**What to work on**. Copy the records word for word, starting at the line that contains "What is select_region(619, 38, 640, 218): window" and stopping after the last line of the records.

**The records**.
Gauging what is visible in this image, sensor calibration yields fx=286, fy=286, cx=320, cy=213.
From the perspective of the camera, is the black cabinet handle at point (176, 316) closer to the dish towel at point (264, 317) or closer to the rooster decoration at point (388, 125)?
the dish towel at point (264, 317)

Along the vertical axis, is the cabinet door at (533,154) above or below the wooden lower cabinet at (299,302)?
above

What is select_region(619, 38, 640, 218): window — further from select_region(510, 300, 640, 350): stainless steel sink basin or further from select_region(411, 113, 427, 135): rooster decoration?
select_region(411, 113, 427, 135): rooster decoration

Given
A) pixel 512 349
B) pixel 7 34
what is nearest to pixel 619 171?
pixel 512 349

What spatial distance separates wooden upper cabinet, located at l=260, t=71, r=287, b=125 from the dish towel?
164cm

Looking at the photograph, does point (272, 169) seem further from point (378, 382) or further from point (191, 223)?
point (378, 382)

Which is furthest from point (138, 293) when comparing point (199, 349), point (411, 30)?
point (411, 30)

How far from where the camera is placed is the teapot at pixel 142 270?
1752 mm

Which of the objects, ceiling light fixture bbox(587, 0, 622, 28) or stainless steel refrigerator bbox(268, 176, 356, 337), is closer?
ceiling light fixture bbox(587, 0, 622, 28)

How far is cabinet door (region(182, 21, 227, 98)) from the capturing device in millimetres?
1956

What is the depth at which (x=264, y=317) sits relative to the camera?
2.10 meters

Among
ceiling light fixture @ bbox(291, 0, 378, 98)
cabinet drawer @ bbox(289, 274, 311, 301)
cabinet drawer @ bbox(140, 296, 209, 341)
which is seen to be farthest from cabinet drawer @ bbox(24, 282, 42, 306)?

**Written response**.
What is select_region(619, 38, 640, 218): window — further from select_region(510, 300, 640, 350): stainless steel sink basin or further from select_region(411, 113, 427, 135): rooster decoration?
select_region(411, 113, 427, 135): rooster decoration

Given
A) pixel 512 349
B) pixel 7 34
what is nearest to pixel 619 171?
pixel 512 349

What spatial distance separates wooden upper cabinet, located at l=260, t=71, r=287, b=125 from the dish towel?
164cm

Looking at the photograph, does point (272, 169) seem further from point (378, 382) or further from point (191, 223)?
point (378, 382)

Which is furthest from point (138, 293) when comparing point (199, 349), point (411, 30)?
point (411, 30)

How far from where the camera is placed is the teapot at pixel 142 270?
1752 mm

Which of the objects, ceiling light fixture bbox(587, 0, 622, 28) or stainless steel refrigerator bbox(268, 176, 356, 337), is closer?
ceiling light fixture bbox(587, 0, 622, 28)

How far is cabinet door (region(182, 21, 227, 98)) from the capturing device in millimetres?
1956

What is the depth at which (x=264, y=317) sits relative to the camera?
2.10 meters

Among
ceiling light fixture @ bbox(291, 0, 378, 98)
cabinet drawer @ bbox(289, 274, 311, 301)
cabinet drawer @ bbox(140, 296, 209, 341)
which is seen to be farthest from cabinet drawer @ bbox(24, 282, 42, 306)?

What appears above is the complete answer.